Passage given —
----

Paul Ralph Brecken (1886 in Halifax, Nova Scotia – September 4, 1960 in Calgary, Alberta) was a municipal and provincial level politician and World War I veteran and teacher from Alberta, Canada.

Early life 
Brecken completed high school in 1908 and went on to the University of Toronto in 1909 where he earned a Bachelor of Arts degree in Science. He married Jessie Copeland from Winnipeg, Manitoba in 1910 and they moved to Calgary before the outbreak of World War I, where he became general secretary of the YMCA.

Military career 
Brecken left to fight overseas as an officer for the Canadian Expeditionary Force 4th Brigade in 1914. He returned home after being wounded in action in 1918; he became a longtime member of the Royal Canadian Legion after his military career.

Teaching career 
After Brecken returned home from the war, he went back to school attending Normal School in Edmonton, Alberta, graduating in 1921.

----

Data provided —
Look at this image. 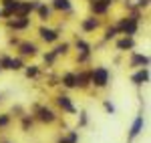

----

Objective —
Please summarize the text above about Paul Ralph Brecken in two sentences.

Written reply —
Paul Ralph Brecken (1886–1960), born in Halifax and died in Calgary, was an Alberta municipal and provincial politician, a World War I veteran, and a teacher. After studying at the University of Toronto and becoming general secretary of the YMCA in Calgary, he went overseas in 1914 as an officer with the Canadian Expeditionary Force, returned home after being wounded in action in 1918, and graduated from Normal School in Edmonton in 1921.